At the Fitzroy River, we went for a cruise along the river and a picnic with billy tea with an Aboriginal man. The river was just beautiful in parts, and the water was the most incredible colour. The place where we landed was full of picturesque vines. I was spellbound as he sat there and explained all the family relationships between Aboriginal people and some of their other customs. They were so intricate and inclusive, I thought, not for the first time, we really need to listen more to our Aboriginal people and learn from their wisdom. A very memorable campfire all told! 

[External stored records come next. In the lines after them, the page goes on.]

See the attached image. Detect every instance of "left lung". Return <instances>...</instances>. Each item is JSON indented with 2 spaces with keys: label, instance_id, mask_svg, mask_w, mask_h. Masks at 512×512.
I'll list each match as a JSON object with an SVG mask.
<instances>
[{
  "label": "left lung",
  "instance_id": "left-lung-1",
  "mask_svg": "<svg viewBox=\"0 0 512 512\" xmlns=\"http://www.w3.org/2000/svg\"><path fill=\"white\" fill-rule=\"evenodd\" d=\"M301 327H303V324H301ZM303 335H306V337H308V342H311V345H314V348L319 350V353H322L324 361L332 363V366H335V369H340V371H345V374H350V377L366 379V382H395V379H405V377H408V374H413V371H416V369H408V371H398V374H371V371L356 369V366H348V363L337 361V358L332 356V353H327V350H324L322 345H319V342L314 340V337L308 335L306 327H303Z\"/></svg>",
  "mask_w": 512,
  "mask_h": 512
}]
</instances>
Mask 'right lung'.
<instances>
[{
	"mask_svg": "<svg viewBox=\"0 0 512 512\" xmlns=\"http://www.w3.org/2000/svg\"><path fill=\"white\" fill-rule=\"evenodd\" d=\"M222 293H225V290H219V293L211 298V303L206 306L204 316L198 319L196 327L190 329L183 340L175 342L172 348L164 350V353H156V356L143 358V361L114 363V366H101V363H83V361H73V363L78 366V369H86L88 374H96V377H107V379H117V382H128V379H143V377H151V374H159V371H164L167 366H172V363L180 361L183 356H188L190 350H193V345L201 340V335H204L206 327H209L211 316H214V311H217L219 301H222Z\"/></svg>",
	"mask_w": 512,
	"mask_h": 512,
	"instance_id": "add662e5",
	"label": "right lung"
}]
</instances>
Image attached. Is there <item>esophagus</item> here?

On the way back, the Aboriginal man, who was sitting right behind me in the boat, said to me to keep very still. He then swiped his hand across on my back, not so hard that it would hurt, and said  “Good. That’s gone!” Realising it had to have been some kind of insect that had landed on my back, I asked what it was. He said “You don’t want to know!” I never did find out . . . We had not experienced insects on our cruise, but here there certainly were lots of mosquitoes. Obviously this had been a much large insect than that. I am glad I did not see it. 

By the end of the day, we were all very ready for the enjoyable smorgasbord dinner we had at the local hotel-motel that night. 

Enjoy the photos! 

'Big Billy'

Up close to Big Billy

Our 4-wheel drive 'bus', with our red 'carpet'! 

Some beautiful wattle growing near Big Billy

Along the Fitzroy River.




Near our picnic spot.



Our Aboriginal guide is at the campfire boiling up the billy tea.